We need radical action, quickly. The next decade is crucial if we are to have any hope of arresting climate change. It is vital that the epidemic of violence against Black and trans people stop. And of course, we still need to control COVID-19. But there is little hope of such action happening without the vast majority of the population pushing for it, and that, in turn, cannot happen if we cannot change minds.

Reasoned argument and empathy won’t sway those who have already made up their minds, but there are some people who still have weak opinions on these matters, if any at all. This group is rarely talked about in the media. However, the widespread presence of disinformation, as well as a history of government obfuscation of the truth, means that such unswayed people are still unlikely to find or trust legitimate news sources. And the inflammatory rhetoric that usually accompanies counterfactual opinions can prove a tantalising lure. 

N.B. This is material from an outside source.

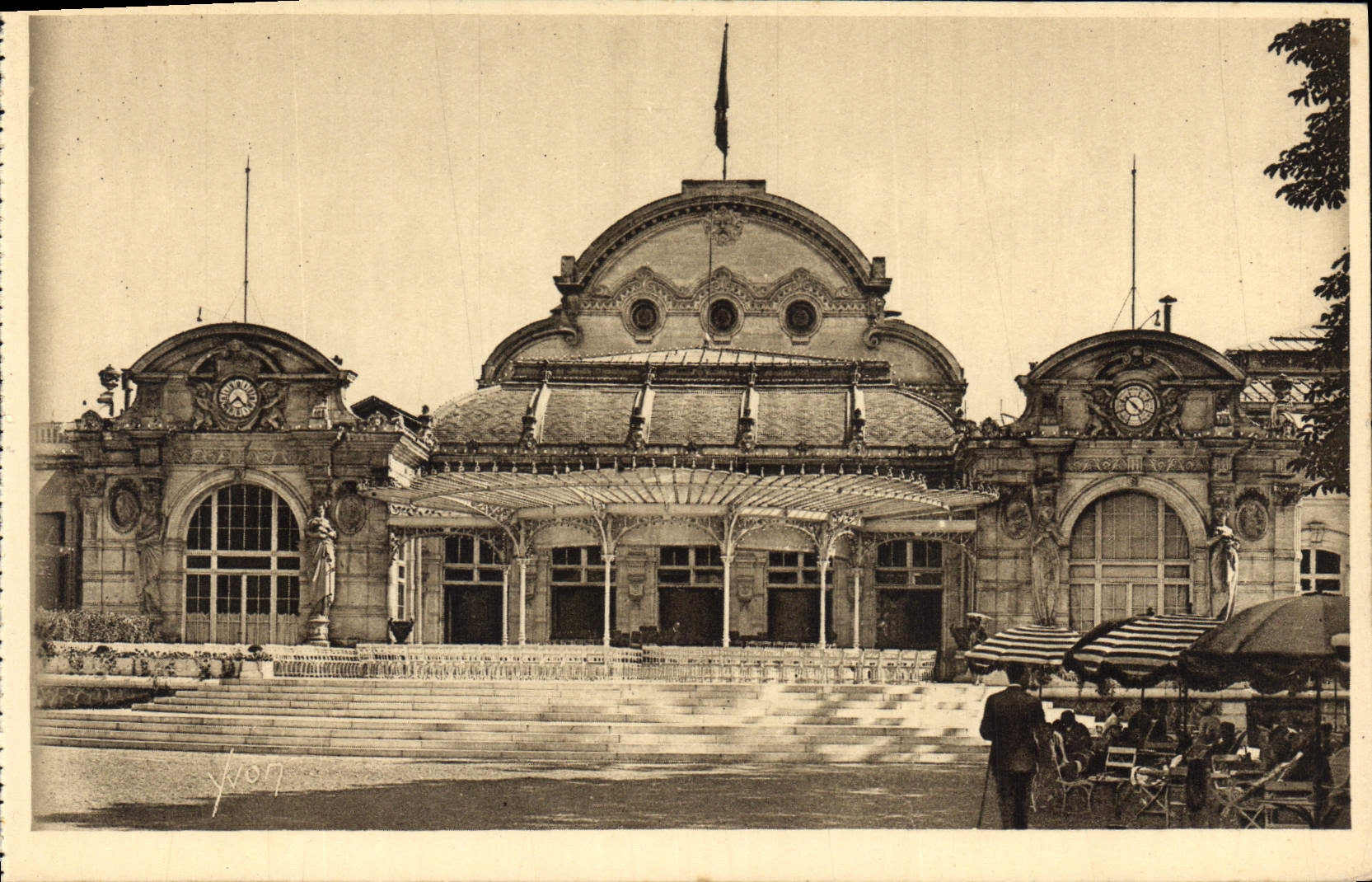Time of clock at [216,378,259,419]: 4:38
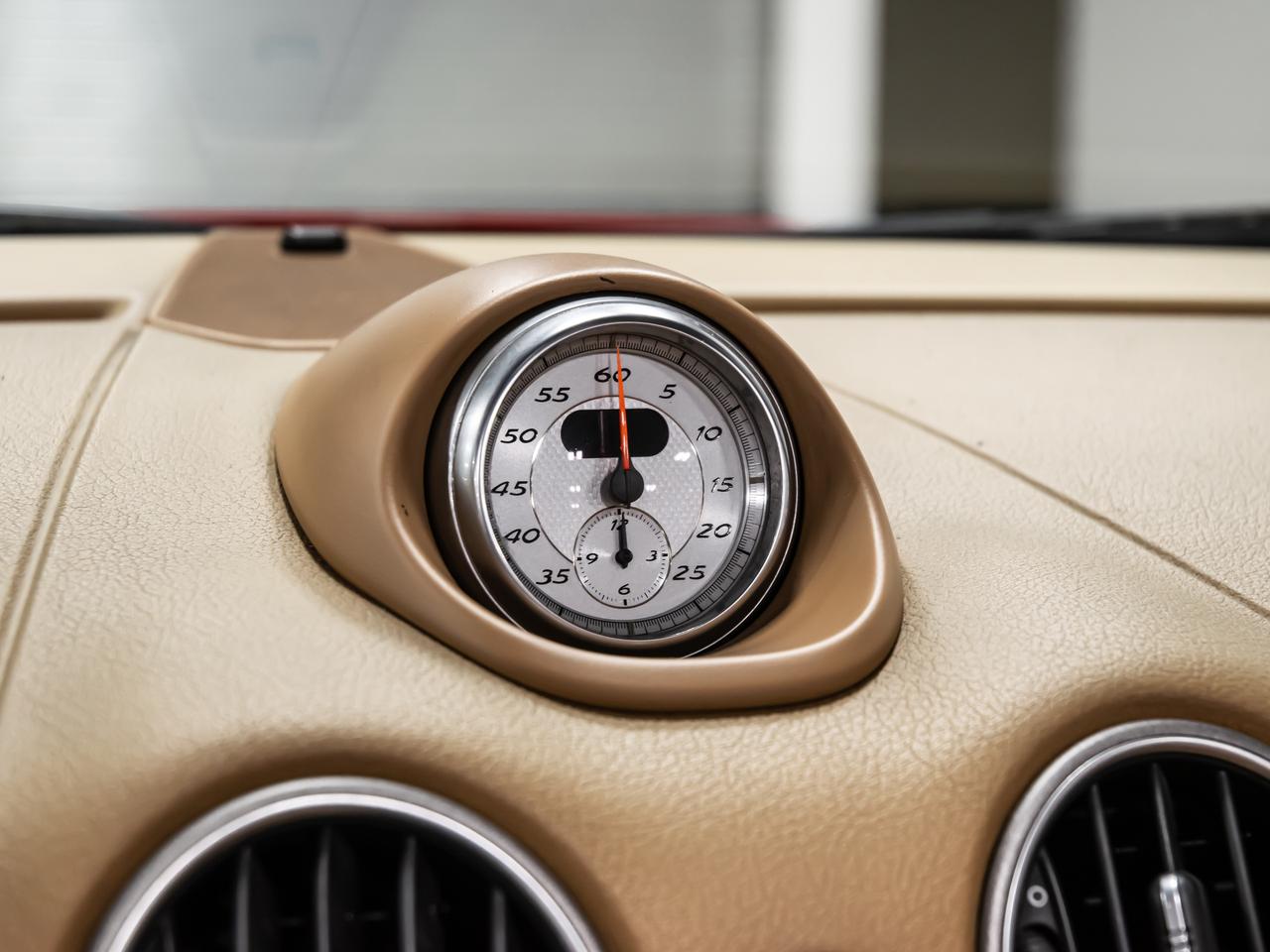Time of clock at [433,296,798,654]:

A starting point, then, to solve the issues with liberalism, is to moderate it. Prevent the spread and platforming of disinformation (which includes transphobic or racist statements — they are as a rule unsupported, misinterpretations, or factually incorrect). Focus on humanising media and establishing trust and empathy.

I doubt these changes will ever occur, and I do not believe that such changes would be anywhere near enough to solve the problems discussed. But if, somehow, they do come to pass, it might at least start us on the right path.

Zaman Keinath-Esmail

Zaman Keinath-Esmail (she/her) is an Opinion Editor at The Oxford Blue. She studies Physics, sits on various society and college committees, and generally advocates for equal rights for everyone. When not in Oxford, she can be found in Washington, DC.